- **BRANO ESTRATTO**:

----

Sono passati tre anni esatti dal 14 settembre del 2017, il giorno in cui Minimum Fax pubblicò Teoria della classe disagiata, il libro, in realtà nato sulla rivista IL del Sole 24 Ore un anno prima, che segnò l’esordio di Raffaele Alberto Ventura in libreria. Eppure, se siamo sinceri con noi stessi sembrano passati almeno 30 anni, se non di più.
Nel frattempo, intorno a noi il mondo si è ristretto dalla dimensione globale a quella delle nostre case, il rigurgito populista si è stabilizzato nei centri di potere di mezzo mondo e quello che fu Escathon ha proseguito il suo lavoro certosino di analisi.
Lo ha fatto prima con La guerra di tutti (sempre Minimum Fax, 2019) e infine con quest’ultimo Radical Choc, che esce proprio oggi per Einaudi, chiudendo una “Trilogia del collasso” — come la definisce lui stesso — che ha il merito, seppur amarissimo, di definire con una lucidità accecante l’esatta dimensione della tragedia sociale, politica, economica ed epistemologica che ci siamo apparecchiati sulla tavola iperaffollata in cui viviamo e che ci stiamo apprestando a vivere fino in fondo.
Raffaele Alberto Ventura, oltre a essere un fine osservatore dei nostri tempi, è anche un perfetto figlio della sua generazione, quei millennial che hanno visto il mondo di prima e che sono diventati maggiorenni mentre le torri gemelle crollavano e la polizia sparava sui manifestanti di Genova.
La sua scrittura è analitica come un saggio accademico, ma anche ricchissima di riferimenti culturali che la rendono gustosa, da “Conan il Barbaro” a “Fracchia la belva umana”, da Voltron a ”l’Odio”, senza la minima paura di mischiare alto e basso, per fortuna.

----

- **INSIEME DEI DATI**:
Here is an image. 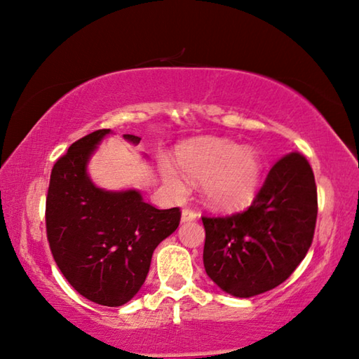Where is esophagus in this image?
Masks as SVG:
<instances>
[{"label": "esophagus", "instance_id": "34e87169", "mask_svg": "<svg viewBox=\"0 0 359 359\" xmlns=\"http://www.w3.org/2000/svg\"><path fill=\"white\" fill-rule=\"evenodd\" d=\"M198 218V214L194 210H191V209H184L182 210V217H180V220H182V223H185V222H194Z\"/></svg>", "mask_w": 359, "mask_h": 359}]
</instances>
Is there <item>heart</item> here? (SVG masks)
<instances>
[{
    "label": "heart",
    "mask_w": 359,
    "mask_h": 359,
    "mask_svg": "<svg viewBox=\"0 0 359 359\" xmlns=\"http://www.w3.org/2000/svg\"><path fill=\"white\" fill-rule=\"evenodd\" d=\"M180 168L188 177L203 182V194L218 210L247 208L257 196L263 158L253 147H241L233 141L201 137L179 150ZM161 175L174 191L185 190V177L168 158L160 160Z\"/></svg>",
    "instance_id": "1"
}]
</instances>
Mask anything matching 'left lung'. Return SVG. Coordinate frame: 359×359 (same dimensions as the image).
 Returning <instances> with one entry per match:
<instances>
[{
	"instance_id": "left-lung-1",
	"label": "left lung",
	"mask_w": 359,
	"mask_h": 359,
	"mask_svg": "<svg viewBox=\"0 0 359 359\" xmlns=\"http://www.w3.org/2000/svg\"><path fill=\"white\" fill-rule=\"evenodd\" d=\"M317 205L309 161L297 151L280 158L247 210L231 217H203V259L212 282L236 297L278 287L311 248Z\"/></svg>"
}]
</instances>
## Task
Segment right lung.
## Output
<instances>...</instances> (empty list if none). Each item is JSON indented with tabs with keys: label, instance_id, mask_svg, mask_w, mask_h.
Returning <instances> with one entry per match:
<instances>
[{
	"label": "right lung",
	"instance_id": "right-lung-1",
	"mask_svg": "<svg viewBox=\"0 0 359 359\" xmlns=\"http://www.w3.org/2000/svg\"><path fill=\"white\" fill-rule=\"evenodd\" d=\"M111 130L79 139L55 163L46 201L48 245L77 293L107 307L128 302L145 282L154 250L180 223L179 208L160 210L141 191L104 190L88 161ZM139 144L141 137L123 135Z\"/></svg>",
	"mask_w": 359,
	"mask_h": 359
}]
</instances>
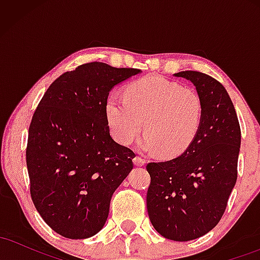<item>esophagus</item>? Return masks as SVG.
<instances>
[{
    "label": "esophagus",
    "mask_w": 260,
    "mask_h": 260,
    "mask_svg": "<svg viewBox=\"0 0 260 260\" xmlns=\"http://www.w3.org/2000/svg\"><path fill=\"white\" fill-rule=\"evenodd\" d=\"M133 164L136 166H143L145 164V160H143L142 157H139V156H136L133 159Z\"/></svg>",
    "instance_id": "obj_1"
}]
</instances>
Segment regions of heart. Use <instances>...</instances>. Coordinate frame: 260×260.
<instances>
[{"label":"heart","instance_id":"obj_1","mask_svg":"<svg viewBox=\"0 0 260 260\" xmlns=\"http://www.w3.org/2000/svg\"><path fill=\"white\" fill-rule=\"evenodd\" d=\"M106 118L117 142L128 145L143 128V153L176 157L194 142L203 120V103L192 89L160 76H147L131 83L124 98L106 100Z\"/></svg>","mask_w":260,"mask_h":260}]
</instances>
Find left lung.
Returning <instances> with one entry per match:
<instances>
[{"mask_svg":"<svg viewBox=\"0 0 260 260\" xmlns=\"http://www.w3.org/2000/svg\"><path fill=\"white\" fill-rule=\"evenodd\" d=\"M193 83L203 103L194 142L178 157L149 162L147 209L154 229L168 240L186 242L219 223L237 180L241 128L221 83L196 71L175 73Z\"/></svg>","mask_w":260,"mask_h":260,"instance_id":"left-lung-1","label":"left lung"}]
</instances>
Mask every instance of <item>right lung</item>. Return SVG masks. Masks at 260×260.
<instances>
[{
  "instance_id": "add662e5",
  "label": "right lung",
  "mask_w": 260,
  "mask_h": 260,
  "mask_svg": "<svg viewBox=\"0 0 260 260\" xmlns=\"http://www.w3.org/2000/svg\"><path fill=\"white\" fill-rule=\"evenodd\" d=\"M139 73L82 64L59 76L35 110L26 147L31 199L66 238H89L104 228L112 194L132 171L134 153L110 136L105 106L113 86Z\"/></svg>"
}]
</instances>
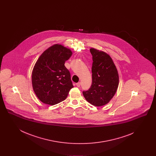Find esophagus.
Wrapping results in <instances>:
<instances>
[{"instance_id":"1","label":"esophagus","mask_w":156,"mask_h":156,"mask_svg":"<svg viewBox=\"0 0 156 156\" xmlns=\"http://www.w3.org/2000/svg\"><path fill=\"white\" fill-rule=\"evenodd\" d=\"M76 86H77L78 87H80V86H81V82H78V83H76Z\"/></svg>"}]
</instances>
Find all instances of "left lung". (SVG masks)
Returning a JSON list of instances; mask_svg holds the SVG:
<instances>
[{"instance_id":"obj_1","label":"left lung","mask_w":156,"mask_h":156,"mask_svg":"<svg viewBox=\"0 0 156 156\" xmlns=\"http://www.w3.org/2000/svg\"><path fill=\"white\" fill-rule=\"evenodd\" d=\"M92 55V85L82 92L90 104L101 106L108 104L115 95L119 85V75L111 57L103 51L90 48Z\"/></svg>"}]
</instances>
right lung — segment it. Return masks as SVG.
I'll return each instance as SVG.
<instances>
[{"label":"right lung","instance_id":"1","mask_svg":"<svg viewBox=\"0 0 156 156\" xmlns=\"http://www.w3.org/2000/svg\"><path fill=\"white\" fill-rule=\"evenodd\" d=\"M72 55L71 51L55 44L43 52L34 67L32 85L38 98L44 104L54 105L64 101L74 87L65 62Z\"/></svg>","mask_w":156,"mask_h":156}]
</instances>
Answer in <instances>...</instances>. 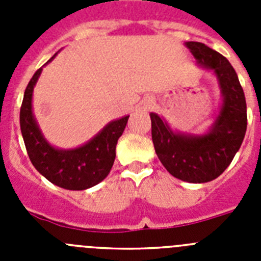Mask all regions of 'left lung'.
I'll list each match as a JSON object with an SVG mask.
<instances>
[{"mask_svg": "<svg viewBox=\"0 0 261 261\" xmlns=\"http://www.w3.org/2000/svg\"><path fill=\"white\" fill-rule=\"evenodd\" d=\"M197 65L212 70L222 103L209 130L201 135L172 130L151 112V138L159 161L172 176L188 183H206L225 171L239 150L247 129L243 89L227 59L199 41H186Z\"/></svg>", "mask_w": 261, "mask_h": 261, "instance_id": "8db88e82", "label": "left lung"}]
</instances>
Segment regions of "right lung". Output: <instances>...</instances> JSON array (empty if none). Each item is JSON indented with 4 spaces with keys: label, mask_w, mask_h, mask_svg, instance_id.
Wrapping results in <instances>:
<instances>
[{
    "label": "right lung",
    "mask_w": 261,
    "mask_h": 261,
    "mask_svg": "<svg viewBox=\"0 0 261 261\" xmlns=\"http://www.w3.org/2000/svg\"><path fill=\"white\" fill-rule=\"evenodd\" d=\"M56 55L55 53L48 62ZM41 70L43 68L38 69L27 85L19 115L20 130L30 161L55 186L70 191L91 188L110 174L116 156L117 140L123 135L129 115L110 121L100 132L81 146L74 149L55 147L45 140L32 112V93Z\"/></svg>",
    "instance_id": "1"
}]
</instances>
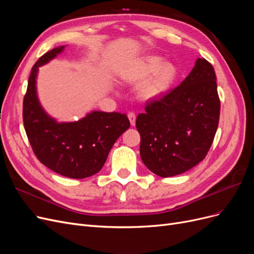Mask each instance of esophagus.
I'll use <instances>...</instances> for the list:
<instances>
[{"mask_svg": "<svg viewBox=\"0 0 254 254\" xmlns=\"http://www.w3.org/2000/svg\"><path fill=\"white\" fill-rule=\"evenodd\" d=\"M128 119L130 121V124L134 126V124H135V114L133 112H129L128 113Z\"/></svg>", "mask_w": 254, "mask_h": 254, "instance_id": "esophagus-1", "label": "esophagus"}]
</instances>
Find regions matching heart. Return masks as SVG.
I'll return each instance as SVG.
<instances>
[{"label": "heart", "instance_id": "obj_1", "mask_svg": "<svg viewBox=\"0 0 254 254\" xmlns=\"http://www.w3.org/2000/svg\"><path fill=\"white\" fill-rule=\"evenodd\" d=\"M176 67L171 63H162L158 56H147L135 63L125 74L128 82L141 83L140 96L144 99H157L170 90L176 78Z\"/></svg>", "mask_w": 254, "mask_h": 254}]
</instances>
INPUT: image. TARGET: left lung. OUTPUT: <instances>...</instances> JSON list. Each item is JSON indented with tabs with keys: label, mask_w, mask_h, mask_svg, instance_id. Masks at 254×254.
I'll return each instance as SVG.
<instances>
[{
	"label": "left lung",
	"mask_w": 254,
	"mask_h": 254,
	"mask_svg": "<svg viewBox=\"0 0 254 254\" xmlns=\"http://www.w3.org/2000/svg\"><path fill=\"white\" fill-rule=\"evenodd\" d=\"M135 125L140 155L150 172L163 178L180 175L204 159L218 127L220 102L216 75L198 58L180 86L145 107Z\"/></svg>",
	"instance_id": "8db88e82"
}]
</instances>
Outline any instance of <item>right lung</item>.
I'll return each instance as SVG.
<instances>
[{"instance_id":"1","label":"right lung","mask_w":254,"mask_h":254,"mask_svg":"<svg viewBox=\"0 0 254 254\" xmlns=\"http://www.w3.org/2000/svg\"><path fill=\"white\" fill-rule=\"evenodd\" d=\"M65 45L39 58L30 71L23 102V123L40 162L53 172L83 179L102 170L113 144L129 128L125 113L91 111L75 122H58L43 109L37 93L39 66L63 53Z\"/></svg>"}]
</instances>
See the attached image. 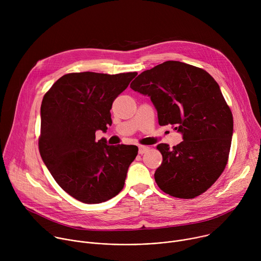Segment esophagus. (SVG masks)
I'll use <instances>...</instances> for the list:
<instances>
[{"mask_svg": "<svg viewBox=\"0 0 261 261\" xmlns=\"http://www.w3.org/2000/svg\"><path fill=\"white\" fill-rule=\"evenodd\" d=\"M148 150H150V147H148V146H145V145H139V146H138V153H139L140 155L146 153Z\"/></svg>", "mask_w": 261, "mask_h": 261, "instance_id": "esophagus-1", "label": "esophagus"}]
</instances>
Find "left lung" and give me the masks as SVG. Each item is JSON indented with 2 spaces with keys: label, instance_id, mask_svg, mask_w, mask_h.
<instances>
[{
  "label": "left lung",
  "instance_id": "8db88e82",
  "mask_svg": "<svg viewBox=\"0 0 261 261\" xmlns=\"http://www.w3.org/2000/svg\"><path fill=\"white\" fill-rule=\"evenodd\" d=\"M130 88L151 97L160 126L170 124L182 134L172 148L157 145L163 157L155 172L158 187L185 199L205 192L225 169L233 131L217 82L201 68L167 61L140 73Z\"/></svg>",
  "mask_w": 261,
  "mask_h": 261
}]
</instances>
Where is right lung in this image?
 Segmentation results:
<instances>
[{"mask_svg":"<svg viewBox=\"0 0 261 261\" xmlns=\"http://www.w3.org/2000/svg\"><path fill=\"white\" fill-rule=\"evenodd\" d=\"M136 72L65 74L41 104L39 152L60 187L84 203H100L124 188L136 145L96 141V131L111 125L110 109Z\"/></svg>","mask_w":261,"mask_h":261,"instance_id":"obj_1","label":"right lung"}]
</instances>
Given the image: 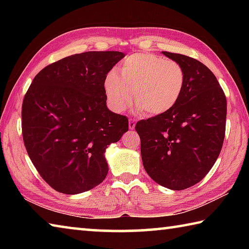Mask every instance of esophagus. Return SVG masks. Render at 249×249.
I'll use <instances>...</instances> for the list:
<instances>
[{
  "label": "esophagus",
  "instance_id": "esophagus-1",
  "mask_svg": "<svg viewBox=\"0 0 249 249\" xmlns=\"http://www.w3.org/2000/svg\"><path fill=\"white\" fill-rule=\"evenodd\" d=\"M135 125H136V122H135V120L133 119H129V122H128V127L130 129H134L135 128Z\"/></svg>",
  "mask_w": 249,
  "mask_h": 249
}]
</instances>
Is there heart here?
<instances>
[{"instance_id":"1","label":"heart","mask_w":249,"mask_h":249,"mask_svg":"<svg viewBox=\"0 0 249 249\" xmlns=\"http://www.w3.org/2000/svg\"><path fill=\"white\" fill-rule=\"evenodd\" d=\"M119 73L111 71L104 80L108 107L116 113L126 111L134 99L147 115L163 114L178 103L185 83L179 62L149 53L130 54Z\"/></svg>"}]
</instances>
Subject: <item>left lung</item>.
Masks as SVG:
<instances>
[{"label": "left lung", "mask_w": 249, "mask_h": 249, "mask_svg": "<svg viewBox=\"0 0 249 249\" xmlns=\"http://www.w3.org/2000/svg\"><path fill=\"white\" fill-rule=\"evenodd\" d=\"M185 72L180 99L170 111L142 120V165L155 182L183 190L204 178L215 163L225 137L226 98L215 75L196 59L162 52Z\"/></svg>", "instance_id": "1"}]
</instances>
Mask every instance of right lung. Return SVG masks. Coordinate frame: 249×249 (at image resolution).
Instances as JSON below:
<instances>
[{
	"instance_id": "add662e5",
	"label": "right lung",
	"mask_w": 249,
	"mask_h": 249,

----

- **CONSEGNE DELL'ESERCIZIO**:
A - Elenca i riferimenti culturali che il brano su Raffaele Alberto Ventura cita come esempi della ricchezza della sua scrittura.
B - Prosegui il brano su Raffaele Alberto Ventura a partire dalla sua ultima frase.

- **SOLUZIONI DELL'ESERCIZIO**:
A - "Conan il Barbaro", "Fracchia la belva umana", Voltron, "l'Odio"

B -
Il «Jusqu’ici tout va bien» della celebre parabola de “L’Odio”, film culto che curiosamente proprio in queste settimana ripassa nei cinema parigini per festeggiare i suoi 25 anni, è una leva interessante per parlare di questo “Radical Choc”. In fondo è stato proprio questo, il Fino a qui, tutto bene, il ritornello di quest’ultimo quarto di secolo. Ce lo siamo ripetuti tutti, all’inizio sentendoci dei fighi con questa frase da maglietta.
Poi piano piano abbiamo iniziato a pensarlo più sommessamente, ripetendolo più sottovoce, sempre più simili a soldati al fronte di una guerra che prima o poi ci avrebbe scannato tutti.
Stavamo cadendo. Stava succedendo veramente, e quella frase effettivamente ci rincuorava a ogni piano, quanto meno fintanto che la caduta continuava. Ma se 25 anni fa l’atterraggio era un suolo lontano, quasi quanto quello in cui si spiattellava quella simpatica canaglia del coyote Willie emettendo la celebre nuvoletta seguita da un puff attutito dalla distanza, oggi, ancor più dopo i mesi che abbiamo vissuto, quel suolo non solo lo vediamo sempre più vicino, ma ne sentiamo l’odore.
E non giallo come la sabbia del deserto di Willie. È nero e duro come l’asfalto di una megalopoli.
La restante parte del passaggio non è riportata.